The diatom biostratigraphic zones used for this hole are those of Barron (1985). Zones could not be applied to Samples 175-1082A-40X-CC through the end of the hole because of the scarcity of diatom valves and concomitant lack of biostratigraphic markers (Table 6). As was the case at Site 1081, we recorded two middle- to high-latitude cold-water indicator species, Proboscia ( = Simonseniella) curvirostris in Sample 175-1082A-8H-CC (at approximately the Brunhes/Matuyama boundary) and P. barboi in Samples 175-1082A-20X-CC through 30X-CC (~1.8–2.8 Ma; see Fig. 10). The presence of these species may indicate periods of intensified Benguela Current transport, an assumption that is also supported by the presence of the Antarctic radiolarian C. pliocenica (see above).

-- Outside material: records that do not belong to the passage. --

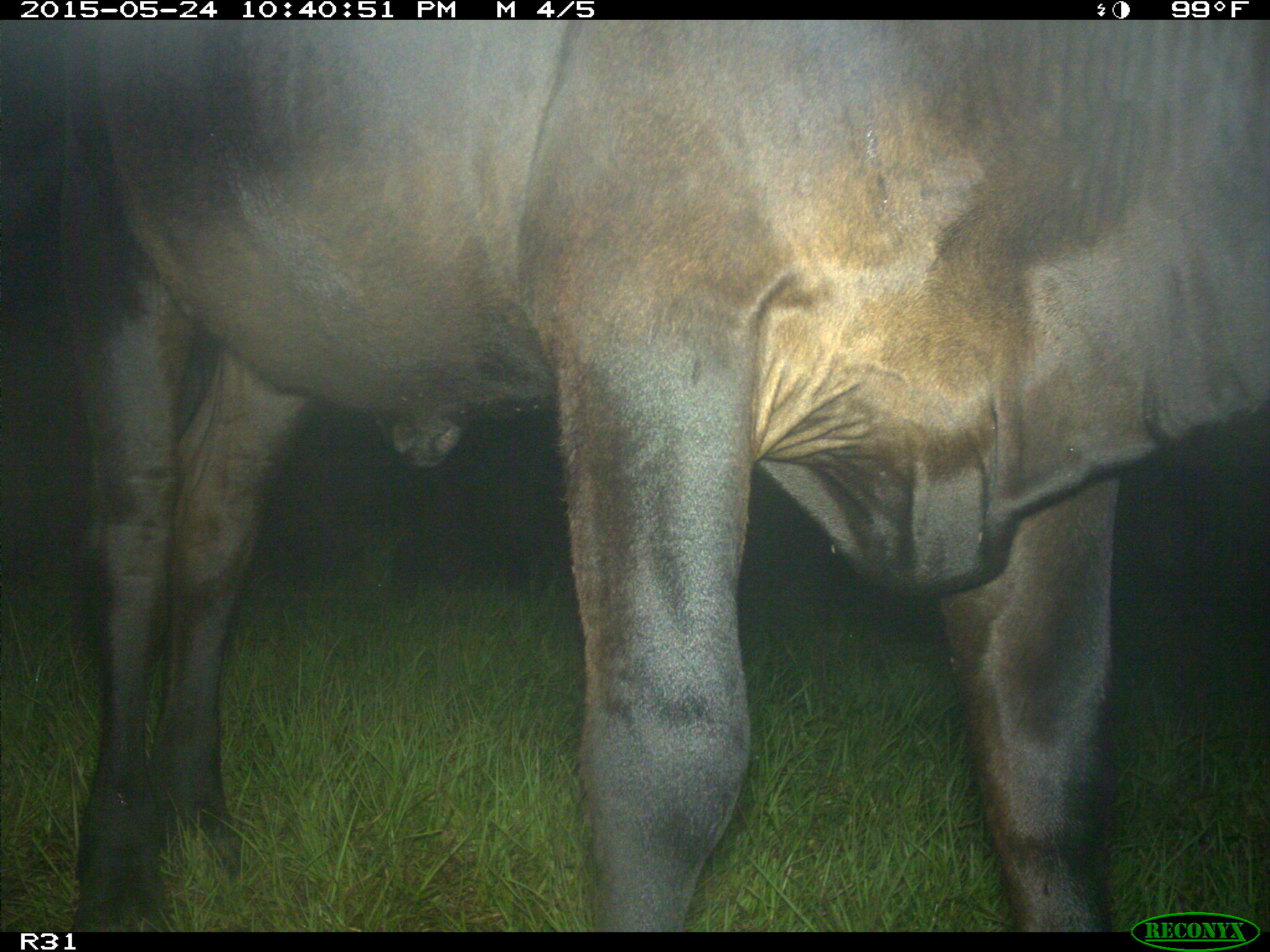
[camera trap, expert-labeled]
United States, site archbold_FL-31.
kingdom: Animalia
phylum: Chordata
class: Mammalia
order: Artiodactyla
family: Bovidae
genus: Bos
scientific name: Bos taurus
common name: domestic cow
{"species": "Bos taurus (domestic cow)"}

The diatom assemblage is similar to that at Site 1081 and consists mainly of a mixture of upwelling-indicator (Chaetoceros resting spores and Thalassionema nitzschioides var. nitzschioides) and oceanic species (e.g., Azpeitia nodulifer, A. tabularis, Hemidiscus cuneiformis, and Thalassiothrix spp.). Upwelling-related species are common during highest abundance times in the upper Pliocene sediment within Subunit IB (see "Lithostratigraphy" section, this chapter; (Table 6).